While the story unfolds swiftly in the first few minutes, it's when the main narrative is set up that things begin to take a strange turn.
An incident at the school forces Ajay to take off on an unplanned trip across Europe, on a Second World War trail. The ever-forgiving Nisha also tags along. Because, you know, appearances.
As the couple travel through Paris, Normandy, Amsterdam, Berlin and Auschwitz, they relive the horrors of the deadliest conflict in history. Each scene then turns into a history lesson, with Tiwari inserting dramatic black-and-white recreations of the war at each location.
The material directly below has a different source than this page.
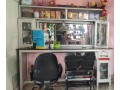 beauty-parlor-mirror-rackchair-for-sale-small-0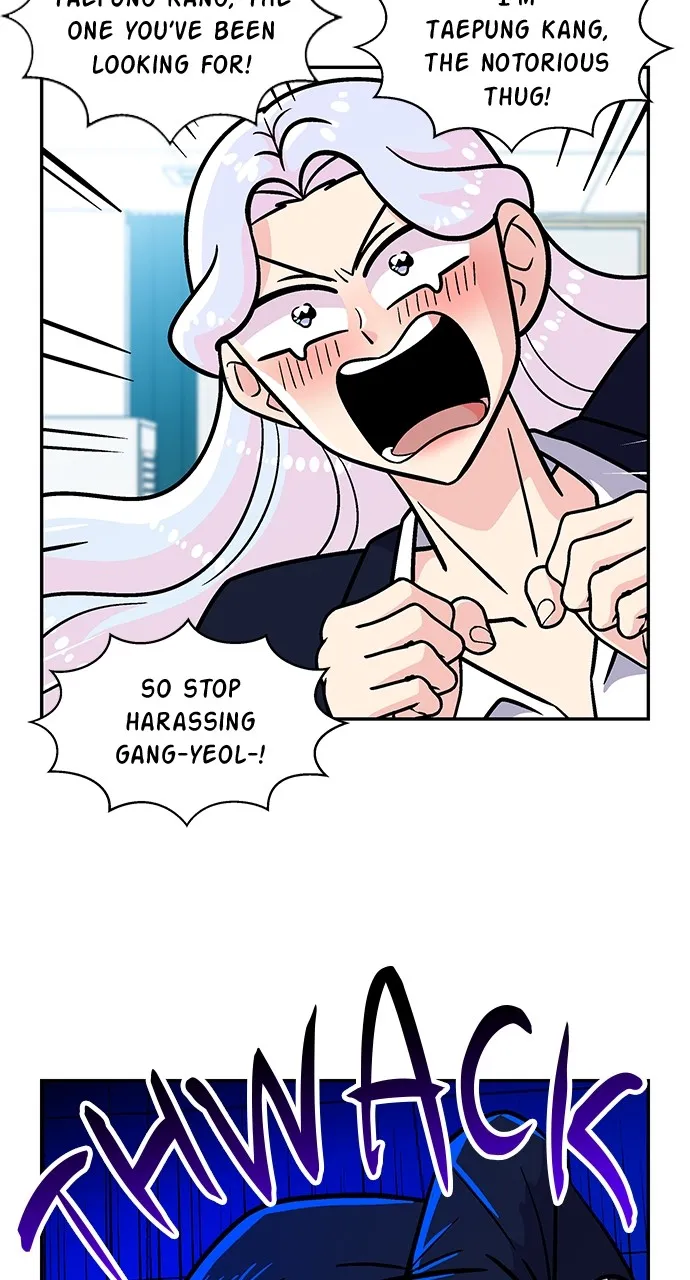 Read Princess Hurricane chapter 14 image 48 on Lezhin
The usually reliable Dhawan gives a grating performance, hamming up his exaggerated machismo to frustrating levels, while Kapoor's sacrificial Nisha is hardly given a chance to grow.
A tired Bollywood comedy schtick in the form of a colourful Gujarati family that Ajay and Nisha encounter on their travel, fails to stir any laughs either.
Tiwari co-wrote the story based off an idea by his wife, the writer and director Ashwiny Iyer Tiwari. It's baffling how the director who gave us films such as the heart-warming Chillar Party and the inspiring Dangal, would offer up this muddling tale of self-discovery that never finds itself.